Emit only the lines from the line containing "How distant are" through the last line of the entries, unchanged.

* [Spatial questions tied to pictures]
* * * *

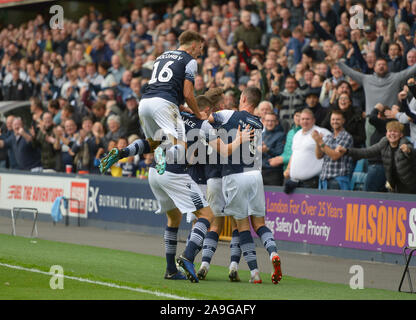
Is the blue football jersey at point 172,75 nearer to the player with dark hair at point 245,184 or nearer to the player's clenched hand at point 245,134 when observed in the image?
the player with dark hair at point 245,184

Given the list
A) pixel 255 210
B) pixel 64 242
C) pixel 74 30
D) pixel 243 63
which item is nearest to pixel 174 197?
pixel 255 210

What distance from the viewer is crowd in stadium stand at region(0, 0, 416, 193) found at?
50.4ft

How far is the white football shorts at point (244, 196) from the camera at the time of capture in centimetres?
1079

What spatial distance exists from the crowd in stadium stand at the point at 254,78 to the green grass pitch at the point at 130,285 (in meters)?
3.28

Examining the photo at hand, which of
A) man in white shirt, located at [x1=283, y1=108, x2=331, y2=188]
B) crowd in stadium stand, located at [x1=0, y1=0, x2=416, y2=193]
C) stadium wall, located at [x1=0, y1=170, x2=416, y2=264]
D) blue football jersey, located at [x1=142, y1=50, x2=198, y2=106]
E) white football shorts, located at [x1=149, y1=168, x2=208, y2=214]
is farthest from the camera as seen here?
man in white shirt, located at [x1=283, y1=108, x2=331, y2=188]

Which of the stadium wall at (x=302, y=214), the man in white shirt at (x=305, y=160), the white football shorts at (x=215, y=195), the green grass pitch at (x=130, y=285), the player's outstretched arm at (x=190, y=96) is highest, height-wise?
the player's outstretched arm at (x=190, y=96)

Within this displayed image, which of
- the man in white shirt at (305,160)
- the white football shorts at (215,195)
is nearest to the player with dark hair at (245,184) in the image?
the white football shorts at (215,195)

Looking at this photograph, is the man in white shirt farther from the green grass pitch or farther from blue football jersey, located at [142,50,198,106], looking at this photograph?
blue football jersey, located at [142,50,198,106]

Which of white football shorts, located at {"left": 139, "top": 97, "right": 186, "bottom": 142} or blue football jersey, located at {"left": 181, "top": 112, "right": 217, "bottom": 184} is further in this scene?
blue football jersey, located at {"left": 181, "top": 112, "right": 217, "bottom": 184}

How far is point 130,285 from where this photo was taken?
9789mm

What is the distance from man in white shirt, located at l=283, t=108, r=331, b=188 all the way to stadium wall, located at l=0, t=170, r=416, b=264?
403 mm

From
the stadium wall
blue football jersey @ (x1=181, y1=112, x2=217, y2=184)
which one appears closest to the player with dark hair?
blue football jersey @ (x1=181, y1=112, x2=217, y2=184)

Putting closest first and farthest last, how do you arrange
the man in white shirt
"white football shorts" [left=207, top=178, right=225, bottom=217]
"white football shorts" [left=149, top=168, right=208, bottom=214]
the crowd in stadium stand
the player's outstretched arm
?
the player's outstretched arm < "white football shorts" [left=149, top=168, right=208, bottom=214] < "white football shorts" [left=207, top=178, right=225, bottom=217] < the crowd in stadium stand < the man in white shirt
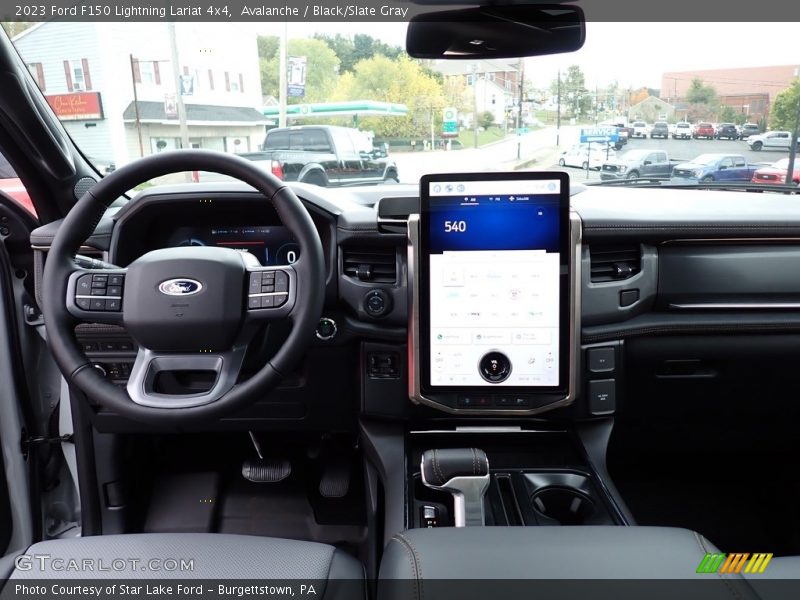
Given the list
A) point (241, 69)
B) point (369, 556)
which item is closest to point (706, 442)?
point (369, 556)

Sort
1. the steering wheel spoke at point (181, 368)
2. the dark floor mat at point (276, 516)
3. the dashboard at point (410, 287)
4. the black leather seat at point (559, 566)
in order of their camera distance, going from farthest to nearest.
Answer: the dark floor mat at point (276, 516)
the dashboard at point (410, 287)
the steering wheel spoke at point (181, 368)
the black leather seat at point (559, 566)

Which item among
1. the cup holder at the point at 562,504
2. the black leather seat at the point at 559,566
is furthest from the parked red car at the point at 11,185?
the cup holder at the point at 562,504

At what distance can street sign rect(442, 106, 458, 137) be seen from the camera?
245 cm

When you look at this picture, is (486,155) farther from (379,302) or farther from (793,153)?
(793,153)

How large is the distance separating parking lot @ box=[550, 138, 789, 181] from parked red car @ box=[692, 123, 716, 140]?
2 centimetres

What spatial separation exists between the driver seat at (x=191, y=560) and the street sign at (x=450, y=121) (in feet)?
5.16

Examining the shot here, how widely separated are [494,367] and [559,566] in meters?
1.00

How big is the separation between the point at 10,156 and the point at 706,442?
8.75ft

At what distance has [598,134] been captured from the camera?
2436 millimetres

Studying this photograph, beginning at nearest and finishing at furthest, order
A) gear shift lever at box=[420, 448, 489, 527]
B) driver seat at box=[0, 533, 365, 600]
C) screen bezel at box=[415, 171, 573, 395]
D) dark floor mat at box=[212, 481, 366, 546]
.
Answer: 1. driver seat at box=[0, 533, 365, 600]
2. gear shift lever at box=[420, 448, 489, 527]
3. screen bezel at box=[415, 171, 573, 395]
4. dark floor mat at box=[212, 481, 366, 546]

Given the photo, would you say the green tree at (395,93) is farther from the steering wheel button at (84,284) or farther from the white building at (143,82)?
the steering wheel button at (84,284)

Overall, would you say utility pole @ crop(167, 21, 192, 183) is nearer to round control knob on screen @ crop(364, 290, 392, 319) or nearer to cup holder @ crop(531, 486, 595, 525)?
round control knob on screen @ crop(364, 290, 392, 319)

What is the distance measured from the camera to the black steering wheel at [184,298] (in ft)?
5.27

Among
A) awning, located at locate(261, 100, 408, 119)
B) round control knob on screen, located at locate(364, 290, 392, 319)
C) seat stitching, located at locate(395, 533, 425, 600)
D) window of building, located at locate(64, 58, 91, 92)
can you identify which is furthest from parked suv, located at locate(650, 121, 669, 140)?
window of building, located at locate(64, 58, 91, 92)
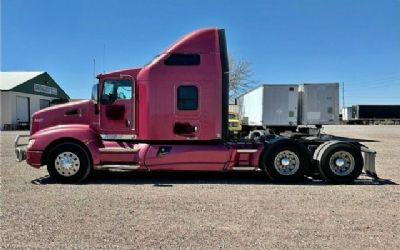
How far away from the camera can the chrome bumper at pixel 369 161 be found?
10.6 metres

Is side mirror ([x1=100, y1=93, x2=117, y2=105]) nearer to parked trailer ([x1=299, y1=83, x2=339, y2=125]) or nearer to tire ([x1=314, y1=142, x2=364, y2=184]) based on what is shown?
tire ([x1=314, y1=142, x2=364, y2=184])

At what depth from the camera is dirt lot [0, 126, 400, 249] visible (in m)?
5.42

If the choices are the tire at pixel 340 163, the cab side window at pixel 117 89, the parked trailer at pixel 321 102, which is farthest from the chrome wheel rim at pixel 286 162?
the parked trailer at pixel 321 102

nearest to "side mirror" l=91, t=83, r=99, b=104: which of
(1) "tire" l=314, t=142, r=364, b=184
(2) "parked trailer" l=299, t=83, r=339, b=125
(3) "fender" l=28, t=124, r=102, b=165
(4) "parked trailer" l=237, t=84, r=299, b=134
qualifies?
(3) "fender" l=28, t=124, r=102, b=165

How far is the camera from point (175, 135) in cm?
1038

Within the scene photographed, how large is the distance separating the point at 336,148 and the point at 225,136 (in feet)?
8.76

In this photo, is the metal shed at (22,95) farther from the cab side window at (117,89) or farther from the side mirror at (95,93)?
the cab side window at (117,89)

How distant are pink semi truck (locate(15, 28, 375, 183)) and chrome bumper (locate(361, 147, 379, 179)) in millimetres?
95

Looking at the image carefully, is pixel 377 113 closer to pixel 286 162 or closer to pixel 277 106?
pixel 277 106

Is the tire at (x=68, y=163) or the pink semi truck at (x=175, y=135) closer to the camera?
the tire at (x=68, y=163)

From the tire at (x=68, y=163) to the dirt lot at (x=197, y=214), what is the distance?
0.38 metres

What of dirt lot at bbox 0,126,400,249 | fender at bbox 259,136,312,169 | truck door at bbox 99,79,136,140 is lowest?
dirt lot at bbox 0,126,400,249

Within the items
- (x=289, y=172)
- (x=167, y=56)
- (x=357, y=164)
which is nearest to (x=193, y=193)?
(x=289, y=172)

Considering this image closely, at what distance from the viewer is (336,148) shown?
10422 millimetres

* * * *

* [ANSWER TO THE EXERCISE]
How distant are pink semi truck (locate(15, 28, 375, 183)) and chrome bumper (locate(361, 147, 379, 179)) in millimetres?
95

Looking at the image carefully, is pixel 377 113 closer to pixel 286 162 or closer to pixel 277 106?
pixel 277 106

Is the tire at (x=68, y=163) or the pink semi truck at (x=175, y=135) closer to the camera?
the tire at (x=68, y=163)

From the tire at (x=68, y=163) to the dirt lot at (x=197, y=214), what is the distance?
0.38 metres

What of dirt lot at bbox 0,126,400,249 | fender at bbox 259,136,312,169 | truck door at bbox 99,79,136,140 is lowest?
dirt lot at bbox 0,126,400,249

Within the items
- (x=289, y=172)
- (x=167, y=56)
- (x=357, y=164)
which is nearest to (x=193, y=193)?
(x=289, y=172)

Considering this image closely, at what distance from the viewer is (336,148) shown?
10422 millimetres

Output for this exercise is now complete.